**Written instruction**
Please reproduce every entry below word for word, leaving out the pictures.

-- -- --

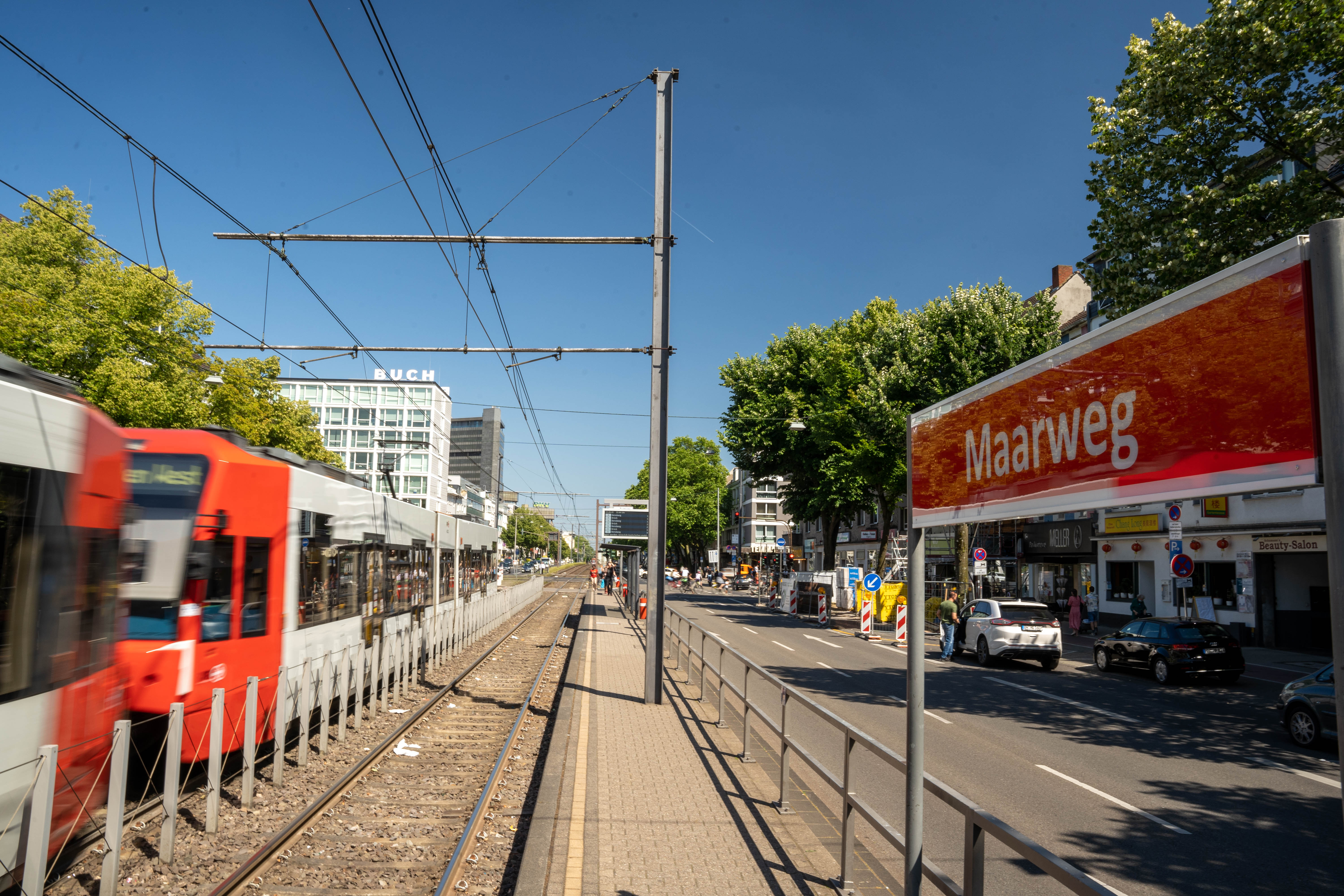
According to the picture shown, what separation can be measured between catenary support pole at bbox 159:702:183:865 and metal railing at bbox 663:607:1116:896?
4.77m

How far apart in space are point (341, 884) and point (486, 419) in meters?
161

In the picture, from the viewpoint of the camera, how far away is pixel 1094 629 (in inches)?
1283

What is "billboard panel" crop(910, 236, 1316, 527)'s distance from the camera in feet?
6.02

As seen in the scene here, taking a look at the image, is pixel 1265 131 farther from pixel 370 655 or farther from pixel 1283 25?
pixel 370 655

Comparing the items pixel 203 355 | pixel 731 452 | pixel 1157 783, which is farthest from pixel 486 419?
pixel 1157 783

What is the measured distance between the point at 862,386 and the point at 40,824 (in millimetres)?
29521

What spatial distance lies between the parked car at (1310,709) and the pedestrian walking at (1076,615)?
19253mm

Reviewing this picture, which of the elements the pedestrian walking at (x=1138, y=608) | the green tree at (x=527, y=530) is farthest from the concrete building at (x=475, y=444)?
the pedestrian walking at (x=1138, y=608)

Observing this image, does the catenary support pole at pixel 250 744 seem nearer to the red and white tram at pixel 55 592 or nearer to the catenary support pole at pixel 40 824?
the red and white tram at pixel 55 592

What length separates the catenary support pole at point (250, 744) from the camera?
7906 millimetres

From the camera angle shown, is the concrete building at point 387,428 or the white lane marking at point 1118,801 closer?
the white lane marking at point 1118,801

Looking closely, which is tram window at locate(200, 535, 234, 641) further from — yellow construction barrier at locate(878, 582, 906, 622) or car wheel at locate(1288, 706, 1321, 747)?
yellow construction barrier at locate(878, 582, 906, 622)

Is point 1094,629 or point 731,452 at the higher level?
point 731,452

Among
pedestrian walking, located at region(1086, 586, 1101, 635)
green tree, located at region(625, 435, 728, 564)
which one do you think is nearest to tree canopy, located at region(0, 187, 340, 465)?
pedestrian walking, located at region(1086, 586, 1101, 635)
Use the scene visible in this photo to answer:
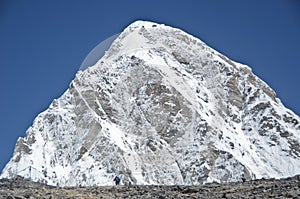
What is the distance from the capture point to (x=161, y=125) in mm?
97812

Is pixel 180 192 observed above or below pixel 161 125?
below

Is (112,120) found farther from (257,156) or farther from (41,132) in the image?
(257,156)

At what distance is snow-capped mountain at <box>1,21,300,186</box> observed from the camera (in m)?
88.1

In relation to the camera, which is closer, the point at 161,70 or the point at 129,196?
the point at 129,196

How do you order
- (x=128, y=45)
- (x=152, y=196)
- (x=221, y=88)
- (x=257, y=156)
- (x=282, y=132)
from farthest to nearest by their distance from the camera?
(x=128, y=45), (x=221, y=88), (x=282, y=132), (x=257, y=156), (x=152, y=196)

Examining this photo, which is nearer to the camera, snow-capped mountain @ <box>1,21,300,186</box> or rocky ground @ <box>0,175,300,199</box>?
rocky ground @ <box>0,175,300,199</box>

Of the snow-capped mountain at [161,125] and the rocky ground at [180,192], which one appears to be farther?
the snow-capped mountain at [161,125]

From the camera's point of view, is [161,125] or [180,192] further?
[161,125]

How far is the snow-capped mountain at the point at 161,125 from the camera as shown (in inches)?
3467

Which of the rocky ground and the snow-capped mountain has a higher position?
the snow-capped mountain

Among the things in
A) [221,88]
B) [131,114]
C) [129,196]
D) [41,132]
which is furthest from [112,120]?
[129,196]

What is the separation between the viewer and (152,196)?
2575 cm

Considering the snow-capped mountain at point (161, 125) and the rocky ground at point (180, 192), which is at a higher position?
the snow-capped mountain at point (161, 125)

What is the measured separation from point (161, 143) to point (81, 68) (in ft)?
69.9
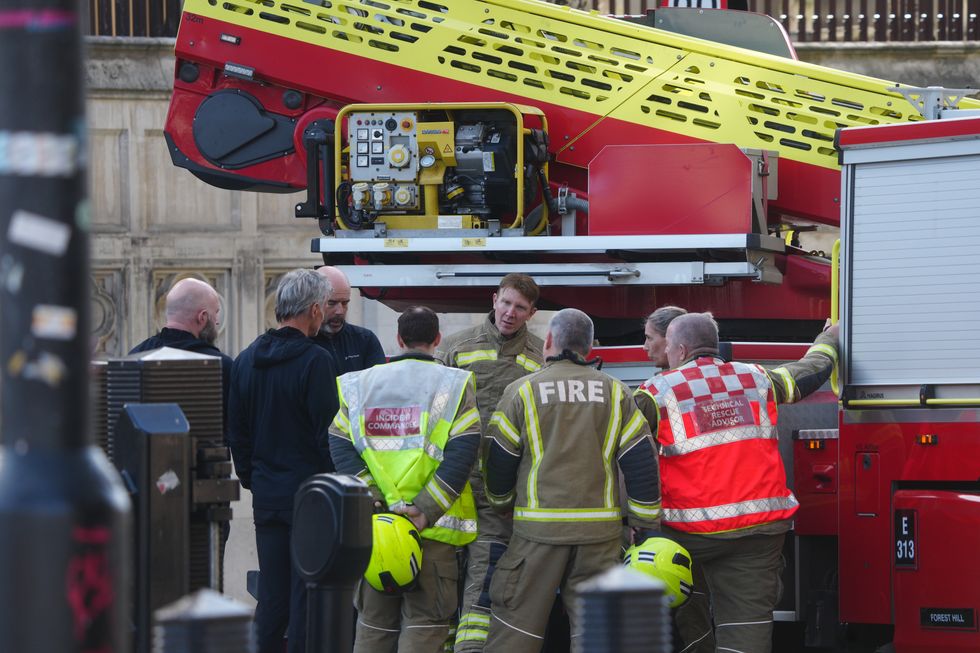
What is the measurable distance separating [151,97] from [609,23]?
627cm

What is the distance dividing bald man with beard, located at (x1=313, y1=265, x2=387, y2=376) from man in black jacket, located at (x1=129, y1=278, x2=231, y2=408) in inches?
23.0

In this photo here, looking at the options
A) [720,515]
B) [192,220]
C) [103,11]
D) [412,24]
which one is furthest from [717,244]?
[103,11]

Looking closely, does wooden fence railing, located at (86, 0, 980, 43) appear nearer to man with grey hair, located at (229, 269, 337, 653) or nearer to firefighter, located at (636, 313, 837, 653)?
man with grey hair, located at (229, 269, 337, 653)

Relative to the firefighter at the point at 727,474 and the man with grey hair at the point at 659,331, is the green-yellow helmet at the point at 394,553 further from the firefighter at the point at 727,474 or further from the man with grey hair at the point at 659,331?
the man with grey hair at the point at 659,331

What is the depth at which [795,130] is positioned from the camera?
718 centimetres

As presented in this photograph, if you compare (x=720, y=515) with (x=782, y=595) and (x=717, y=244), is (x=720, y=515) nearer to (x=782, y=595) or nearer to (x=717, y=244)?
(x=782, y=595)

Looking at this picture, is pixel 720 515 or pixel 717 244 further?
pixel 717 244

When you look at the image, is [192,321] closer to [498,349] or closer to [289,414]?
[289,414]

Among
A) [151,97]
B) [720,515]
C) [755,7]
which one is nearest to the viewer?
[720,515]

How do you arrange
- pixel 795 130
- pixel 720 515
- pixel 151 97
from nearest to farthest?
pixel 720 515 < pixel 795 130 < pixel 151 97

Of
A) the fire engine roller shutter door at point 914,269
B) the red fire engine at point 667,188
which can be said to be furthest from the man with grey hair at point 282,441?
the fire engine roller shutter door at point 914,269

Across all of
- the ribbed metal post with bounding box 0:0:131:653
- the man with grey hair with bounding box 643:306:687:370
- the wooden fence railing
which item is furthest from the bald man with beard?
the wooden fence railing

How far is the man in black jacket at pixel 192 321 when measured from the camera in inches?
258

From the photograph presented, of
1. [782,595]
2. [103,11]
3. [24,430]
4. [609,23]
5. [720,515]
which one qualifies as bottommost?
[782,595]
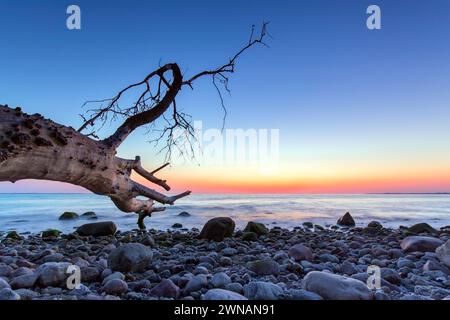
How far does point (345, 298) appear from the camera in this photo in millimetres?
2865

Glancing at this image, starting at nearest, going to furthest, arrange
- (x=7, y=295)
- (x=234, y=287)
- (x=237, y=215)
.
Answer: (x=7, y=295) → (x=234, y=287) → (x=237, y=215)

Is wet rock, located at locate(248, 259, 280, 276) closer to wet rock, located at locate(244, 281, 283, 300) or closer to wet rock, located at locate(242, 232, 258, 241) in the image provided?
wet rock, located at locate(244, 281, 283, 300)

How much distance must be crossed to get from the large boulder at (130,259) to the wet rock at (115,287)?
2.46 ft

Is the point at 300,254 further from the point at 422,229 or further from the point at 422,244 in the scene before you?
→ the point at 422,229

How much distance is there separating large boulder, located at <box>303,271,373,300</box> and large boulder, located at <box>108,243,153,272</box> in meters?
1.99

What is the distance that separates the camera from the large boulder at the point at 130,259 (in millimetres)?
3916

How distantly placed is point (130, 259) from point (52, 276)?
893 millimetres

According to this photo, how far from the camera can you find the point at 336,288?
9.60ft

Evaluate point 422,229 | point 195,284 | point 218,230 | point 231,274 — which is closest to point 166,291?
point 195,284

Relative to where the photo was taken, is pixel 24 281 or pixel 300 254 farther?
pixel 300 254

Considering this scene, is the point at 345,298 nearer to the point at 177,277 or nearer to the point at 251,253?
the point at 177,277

-- -- --

**Full output**
According to the picture shown, what separation can be measured between catenary support pole at bbox 159:702:183:865 and metal railing at bbox 663:607:1116:896?
4.77m

How far apart in space are point (341, 884) and point (486, 419) in meters?
161

In the picture, from the viewpoint of the camera, how far away is pixel 1094 629 (in inches)?
1283

What is "billboard panel" crop(910, 236, 1316, 527)'s distance from the camera in feet?
6.02

As seen in the scene here, taking a look at the image, is pixel 1265 131 farther from pixel 370 655 or farther from pixel 1283 25?
pixel 370 655

Comparing the items pixel 203 355 | pixel 731 452 | pixel 1157 783, which is farthest from pixel 486 419?
pixel 1157 783

What is the measured distance between the point at 862,386 and the point at 40,824 (in millimetres)?
29521

What spatial distance lies between the parked car at (1310,709) and the pedestrian walking at (1076,615)?
19253mm

Reviewing this picture, which of the elements the pedestrian walking at (x=1138, y=608) | the green tree at (x=527, y=530) is farthest from the concrete building at (x=475, y=444)?
the pedestrian walking at (x=1138, y=608)

Observing this image, does the catenary support pole at pixel 250 744 seem nearer to the red and white tram at pixel 55 592 or nearer to the catenary support pole at pixel 40 824?
the red and white tram at pixel 55 592

What length separates the catenary support pole at point (250, 744) from the camera?
7906 millimetres

From the camera angle shown, is the concrete building at point 387,428 or the white lane marking at point 1118,801 closer?
the white lane marking at point 1118,801

Looking closely, which is tram window at locate(200, 535, 234, 641) further from — yellow construction barrier at locate(878, 582, 906, 622) or car wheel at locate(1288, 706, 1321, 747)?
yellow construction barrier at locate(878, 582, 906, 622)

Is point 1094,629 or point 731,452 at the higher level?
point 731,452

Among
pedestrian walking, located at region(1086, 586, 1101, 635)
green tree, located at region(625, 435, 728, 564)
which one do you think is nearest to tree canopy, located at region(0, 187, 340, 465)?
pedestrian walking, located at region(1086, 586, 1101, 635)
Use the scene visible in this photo to answer:
What is the distance from the capture point to (x=161, y=125) in mm?
97812

Is pixel 180 192 observed above or below pixel 161 125?
below

Is (112,120) found farther from (257,156) or farther from (41,132) in the image?
(257,156)

At what distance is snow-capped mountain at <box>1,21,300,186</box> observed from the camera (in m)?
88.1

In relation to the camera, which is closer, the point at 161,70 or the point at 129,196?
the point at 129,196

How do you order
- (x=128, y=45)
- (x=152, y=196)
- (x=221, y=88)
- (x=257, y=156)
- (x=282, y=132)
from farthest to nearest by their distance from the camera?
(x=128, y=45), (x=221, y=88), (x=282, y=132), (x=257, y=156), (x=152, y=196)

Examining this photo, which is nearer to the camera, snow-capped mountain @ <box>1,21,300,186</box> or rocky ground @ <box>0,175,300,199</box>?
rocky ground @ <box>0,175,300,199</box>

Of the snow-capped mountain at [161,125] and the rocky ground at [180,192], which one appears to be farther?
the snow-capped mountain at [161,125]

From the camera's point of view, is [161,125] or [180,192] further?
[161,125]

How far is the snow-capped mountain at the point at 161,125 from the camera as shown (in inches)?
3467

Which of the rocky ground and the snow-capped mountain has a higher position?
the snow-capped mountain

Among the things in
A) [221,88]
B) [131,114]
C) [129,196]
D) [41,132]
which is furthest from [112,120]?
[129,196]

What is the separation between the viewer and (152,196)?
2575 cm

Considering the snow-capped mountain at point (161, 125) and the rocky ground at point (180, 192), which is at a higher position?
the snow-capped mountain at point (161, 125)

What is the measured separation from point (161, 143) to point (81, 68) (in ft)?
69.9
What is the measurable distance separating [151,97] from [609,23]?
627cm

What is the distance dividing bald man with beard, located at (x1=313, y1=265, x2=387, y2=376) from man in black jacket, located at (x1=129, y1=278, x2=231, y2=408) in inches?
23.0

In this photo here, looking at the options
A) [720,515]
B) [192,220]
C) [103,11]
D) [412,24]
which one is furthest from [717,244]?
[103,11]

Looking closely, does wooden fence railing, located at (86, 0, 980, 43) appear nearer to man with grey hair, located at (229, 269, 337, 653) or nearer to firefighter, located at (636, 313, 837, 653)?
man with grey hair, located at (229, 269, 337, 653)

Relative to the firefighter at the point at 727,474 and the man with grey hair at the point at 659,331, is the green-yellow helmet at the point at 394,553 further from the firefighter at the point at 727,474 or further from the man with grey hair at the point at 659,331?
the man with grey hair at the point at 659,331

What is the depth at which [795,130] is positioned from the camera?
718 centimetres

As presented in this photograph, if you compare (x=720, y=515) with (x=782, y=595) and (x=717, y=244), is (x=720, y=515) nearer to (x=782, y=595) or nearer to (x=717, y=244)?
(x=782, y=595)

Looking at this picture, is pixel 720 515 or pixel 717 244 further?
pixel 717 244

When you look at the image, is [192,321] closer to [498,349] or closer to [289,414]?
[289,414]

Among
A) [151,97]
B) [720,515]
C) [755,7]
which one is nearest to the viewer?
[720,515]

How do you arrange
- pixel 795 130
- pixel 720 515
- pixel 151 97
from nearest to farthest?
pixel 720 515 < pixel 795 130 < pixel 151 97

Of
A) the fire engine roller shutter door at point 914,269
B) the red fire engine at point 667,188
which can be said to be furthest from the man with grey hair at point 282,441?
the fire engine roller shutter door at point 914,269

Across all of
- the ribbed metal post with bounding box 0:0:131:653
- the man with grey hair with bounding box 643:306:687:370
- the wooden fence railing
which item is furthest from the bald man with beard?
the wooden fence railing

How far is the man in black jacket at pixel 192 321 when measured from the camera in inches?
258

From the photograph presented, of
1. [782,595]
2. [103,11]
3. [24,430]
4. [609,23]
5. [720,515]
which one qualifies as bottommost?
[782,595]
How far does point (345, 298) appear from the camera in this photo in millimetres?
2865

Glancing at this image, starting at nearest, going to furthest, arrange
- (x=7, y=295)
- (x=234, y=287)
- (x=237, y=215)
.
Answer: (x=7, y=295) → (x=234, y=287) → (x=237, y=215)

Is wet rock, located at locate(248, 259, 280, 276) closer to wet rock, located at locate(244, 281, 283, 300) or closer to wet rock, located at locate(242, 232, 258, 241) in the image provided?
wet rock, located at locate(244, 281, 283, 300)

How much distance must be crossed to get from the large boulder at (130,259) to the wet rock at (115,287)?
2.46 ft

Is the point at 300,254 further from the point at 422,229 or further from the point at 422,244 in the scene before you?
→ the point at 422,229

How much distance is there separating large boulder, located at <box>303,271,373,300</box> and large boulder, located at <box>108,243,153,272</box> in meters?
1.99

What is the distance that separates the camera from the large boulder at the point at 130,259 (in millimetres)?
3916

How distantly placed is point (130, 259) from point (52, 276)?
893 millimetres

According to this photo, how far from the camera can you find the point at 336,288?
9.60ft

Evaluate point 422,229 | point 195,284 | point 218,230 | point 231,274 — which is closest to point 166,291?
point 195,284

Relative to where the photo was taken, is pixel 24 281 or pixel 300 254 farther?
pixel 300 254

Considering this scene, is the point at 345,298 nearer to the point at 177,277 or nearer to the point at 251,253?
the point at 177,277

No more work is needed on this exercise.